A Community in Transition

Produced by: 
Friends Neighborhood Guild with Scribe Video Center
Year: 
2005
Duration: 
00:09:39

Individual Film Price:

Higher Education Institutions & Government Agency DVD | $49.95
K-12 & Public Libraries DVD | $49.95
Home Video DVD License – Restrictions Apply | $5.95

 

 


Precious Places Compilation Price:

This video is available for purchase as part of a Precious Places Community History Project Vol.1 compilation DVD.
 
Higher Education Institutions & Government Agency DVD | $139.00
K-12 & Public Libraries DVD | $79.00
Home Video DVD License – Restrictions Apply | $20.00

 

 


Scribe Video Center Program:

The Precious Places Community History Project is a community oral history project inviting members of the Philadelphia region's many neighborhoods to document the buildings, public spaces, parks, landmarks and other sites that hold the memories of our communities and define where we live. Precious Places teaches the video production process to participating groups, fostering projects authored by those who intimately know the featured neighborhoods.

■ ■ ■ ■

### SHORT TASK A
According to the film page, what is the running time of A Community in Transition?
The film page and the listing have nothing to do with each other.

■ ■ ■ ■

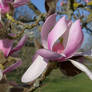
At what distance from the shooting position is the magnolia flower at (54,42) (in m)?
0.35

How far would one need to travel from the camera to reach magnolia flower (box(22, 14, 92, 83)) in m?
0.35

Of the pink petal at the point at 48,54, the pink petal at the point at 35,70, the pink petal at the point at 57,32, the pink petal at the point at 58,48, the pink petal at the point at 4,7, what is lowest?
the pink petal at the point at 35,70

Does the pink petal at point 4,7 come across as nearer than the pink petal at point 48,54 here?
No

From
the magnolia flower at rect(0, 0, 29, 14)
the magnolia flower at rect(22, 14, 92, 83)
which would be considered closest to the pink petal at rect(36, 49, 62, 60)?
the magnolia flower at rect(22, 14, 92, 83)

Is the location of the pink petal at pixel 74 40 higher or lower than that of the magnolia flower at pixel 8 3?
lower

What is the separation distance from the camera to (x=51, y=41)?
37 centimetres

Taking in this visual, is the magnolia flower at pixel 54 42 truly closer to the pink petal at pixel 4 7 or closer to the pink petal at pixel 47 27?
the pink petal at pixel 47 27

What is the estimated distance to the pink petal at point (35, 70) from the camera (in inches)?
14.1

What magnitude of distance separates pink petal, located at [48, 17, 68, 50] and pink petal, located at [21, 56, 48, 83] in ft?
0.10

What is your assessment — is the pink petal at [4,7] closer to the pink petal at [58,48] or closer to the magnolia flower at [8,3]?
the magnolia flower at [8,3]

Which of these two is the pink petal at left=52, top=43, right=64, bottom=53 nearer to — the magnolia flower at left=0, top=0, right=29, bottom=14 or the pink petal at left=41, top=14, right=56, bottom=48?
the pink petal at left=41, top=14, right=56, bottom=48

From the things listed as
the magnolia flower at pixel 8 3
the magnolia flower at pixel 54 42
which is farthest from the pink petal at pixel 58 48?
the magnolia flower at pixel 8 3

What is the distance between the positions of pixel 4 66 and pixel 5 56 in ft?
0.08

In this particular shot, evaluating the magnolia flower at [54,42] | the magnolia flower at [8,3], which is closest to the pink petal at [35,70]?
the magnolia flower at [54,42]
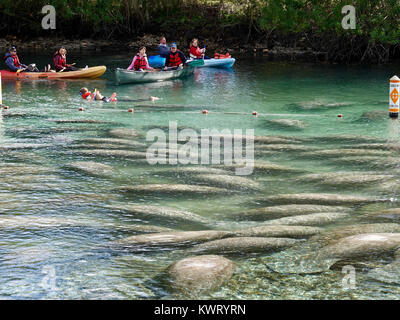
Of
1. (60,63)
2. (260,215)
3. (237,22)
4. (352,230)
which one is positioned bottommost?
(260,215)

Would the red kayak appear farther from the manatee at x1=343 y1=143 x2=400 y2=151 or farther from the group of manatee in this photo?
the manatee at x1=343 y1=143 x2=400 y2=151

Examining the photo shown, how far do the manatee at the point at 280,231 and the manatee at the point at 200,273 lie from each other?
100 centimetres

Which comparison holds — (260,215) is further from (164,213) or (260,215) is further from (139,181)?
(139,181)

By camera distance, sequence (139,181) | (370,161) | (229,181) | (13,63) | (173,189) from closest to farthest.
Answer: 1. (173,189)
2. (229,181)
3. (139,181)
4. (370,161)
5. (13,63)

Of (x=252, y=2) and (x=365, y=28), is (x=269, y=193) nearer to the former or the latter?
(x=365, y=28)

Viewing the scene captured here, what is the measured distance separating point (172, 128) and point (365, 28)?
57.3 ft

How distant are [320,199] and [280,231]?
61.0 inches

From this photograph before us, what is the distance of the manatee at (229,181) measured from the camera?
10.5 meters

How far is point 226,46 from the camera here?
38.0m

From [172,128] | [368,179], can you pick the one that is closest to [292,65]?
[172,128]

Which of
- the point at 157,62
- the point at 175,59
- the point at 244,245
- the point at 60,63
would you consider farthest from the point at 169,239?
the point at 157,62

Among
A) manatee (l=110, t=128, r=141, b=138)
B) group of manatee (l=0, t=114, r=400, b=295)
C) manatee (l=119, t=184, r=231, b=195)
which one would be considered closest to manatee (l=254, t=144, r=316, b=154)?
group of manatee (l=0, t=114, r=400, b=295)

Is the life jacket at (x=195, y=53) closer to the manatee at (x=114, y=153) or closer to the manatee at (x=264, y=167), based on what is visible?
the manatee at (x=114, y=153)

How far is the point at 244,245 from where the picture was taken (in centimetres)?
761
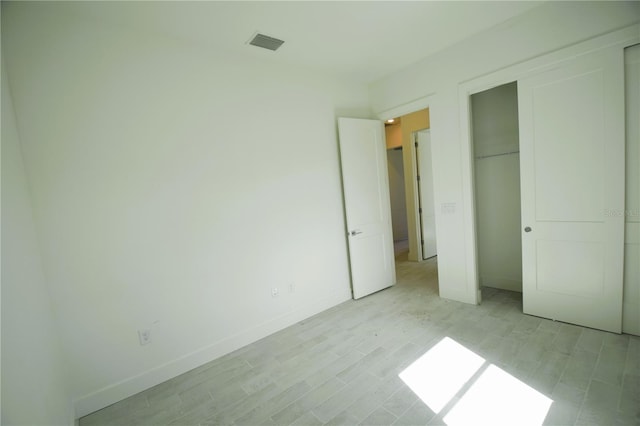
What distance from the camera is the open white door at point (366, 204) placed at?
11.2 ft

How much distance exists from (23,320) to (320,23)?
2.75 m

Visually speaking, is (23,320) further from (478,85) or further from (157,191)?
(478,85)

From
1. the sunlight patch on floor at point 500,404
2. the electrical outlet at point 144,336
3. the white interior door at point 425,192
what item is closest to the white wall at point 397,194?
the white interior door at point 425,192

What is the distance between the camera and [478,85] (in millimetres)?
2787

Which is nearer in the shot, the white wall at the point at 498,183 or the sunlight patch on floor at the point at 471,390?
the sunlight patch on floor at the point at 471,390

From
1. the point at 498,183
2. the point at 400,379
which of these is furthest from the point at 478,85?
the point at 400,379

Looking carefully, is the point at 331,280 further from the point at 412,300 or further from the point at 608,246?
the point at 608,246

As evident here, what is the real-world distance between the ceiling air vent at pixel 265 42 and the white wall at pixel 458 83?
163 centimetres

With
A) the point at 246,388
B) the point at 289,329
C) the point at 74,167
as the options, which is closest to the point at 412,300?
the point at 289,329

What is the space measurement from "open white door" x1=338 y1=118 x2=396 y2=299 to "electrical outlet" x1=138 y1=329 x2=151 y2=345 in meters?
2.24

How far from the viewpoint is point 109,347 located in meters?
2.05

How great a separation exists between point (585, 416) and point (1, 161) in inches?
134

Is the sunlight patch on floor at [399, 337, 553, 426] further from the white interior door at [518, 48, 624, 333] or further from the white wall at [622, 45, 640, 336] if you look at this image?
the white wall at [622, 45, 640, 336]

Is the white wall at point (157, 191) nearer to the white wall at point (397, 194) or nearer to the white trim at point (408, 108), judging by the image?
the white trim at point (408, 108)
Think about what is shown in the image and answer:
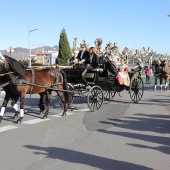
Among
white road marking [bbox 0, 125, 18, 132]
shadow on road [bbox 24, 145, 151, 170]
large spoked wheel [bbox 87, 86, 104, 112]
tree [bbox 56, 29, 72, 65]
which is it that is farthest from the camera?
tree [bbox 56, 29, 72, 65]

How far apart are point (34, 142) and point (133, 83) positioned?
721cm

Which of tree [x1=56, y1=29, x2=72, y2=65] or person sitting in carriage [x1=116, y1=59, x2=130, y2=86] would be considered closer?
person sitting in carriage [x1=116, y1=59, x2=130, y2=86]

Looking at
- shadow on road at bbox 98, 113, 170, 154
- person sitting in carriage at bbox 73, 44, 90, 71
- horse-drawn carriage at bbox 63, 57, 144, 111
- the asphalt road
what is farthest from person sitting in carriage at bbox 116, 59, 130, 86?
shadow on road at bbox 98, 113, 170, 154

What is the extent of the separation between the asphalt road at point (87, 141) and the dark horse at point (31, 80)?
2.28ft

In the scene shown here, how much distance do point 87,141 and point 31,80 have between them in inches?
125

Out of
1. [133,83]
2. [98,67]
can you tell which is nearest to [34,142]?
[98,67]

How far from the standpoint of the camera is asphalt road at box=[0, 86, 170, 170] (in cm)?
505

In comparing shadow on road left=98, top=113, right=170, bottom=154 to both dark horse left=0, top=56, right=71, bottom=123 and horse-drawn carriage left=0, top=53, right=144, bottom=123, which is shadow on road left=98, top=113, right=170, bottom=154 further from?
dark horse left=0, top=56, right=71, bottom=123

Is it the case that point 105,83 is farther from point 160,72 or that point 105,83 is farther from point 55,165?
point 160,72

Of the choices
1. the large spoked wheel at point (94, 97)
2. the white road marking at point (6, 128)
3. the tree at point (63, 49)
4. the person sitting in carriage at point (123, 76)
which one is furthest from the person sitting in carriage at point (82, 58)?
the tree at point (63, 49)

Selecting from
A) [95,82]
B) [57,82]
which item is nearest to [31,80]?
[57,82]

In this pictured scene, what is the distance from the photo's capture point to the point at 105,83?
11398mm

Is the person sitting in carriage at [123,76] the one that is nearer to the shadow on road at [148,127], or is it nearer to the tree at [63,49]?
the shadow on road at [148,127]

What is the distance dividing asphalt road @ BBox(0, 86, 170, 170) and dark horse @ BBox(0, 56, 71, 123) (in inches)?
27.4
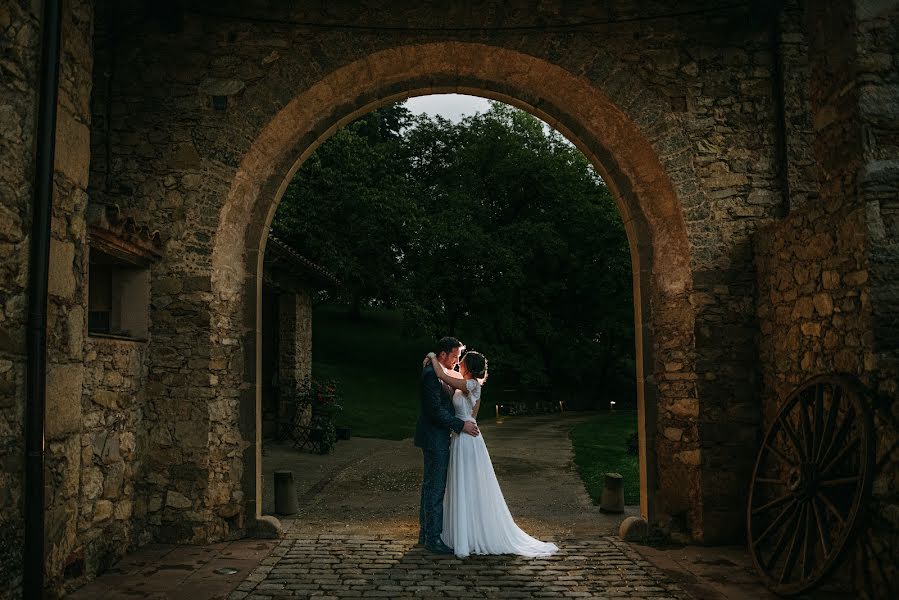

■ ■ ■ ■

### SHORT TASK B
Rewrite the listing from the line containing "Of the choices" through the end of the listing, replacing "carriage" with "buggy" and leaving everything else unchanged. Omit the pictures.

### CORRECT RESULT A
00:09:39

### CORRECT RESULT B
Of the choices
1. the large spoked wheel at point (94, 97)
2. the white road marking at point (6, 128)
3. the tree at point (63, 49)
4. the person sitting in buggy at point (123, 76)
which one is furthest from the person sitting in buggy at point (82, 58)?
the tree at point (63, 49)

Selecting from
A) [95,82]
B) [57,82]
which item is nearest to [31,80]?
[57,82]

In this pictured scene, what is the distance from the photo's capture point to the point at 105,83?
11398mm

Is the person sitting in buggy at [123,76] the one that is nearer to the shadow on road at [148,127], or is it nearer to the tree at [63,49]?
the shadow on road at [148,127]

What is the distance dividing asphalt road @ BBox(0, 86, 170, 170) and dark horse @ BBox(0, 56, 71, 123) (in inches)?
27.4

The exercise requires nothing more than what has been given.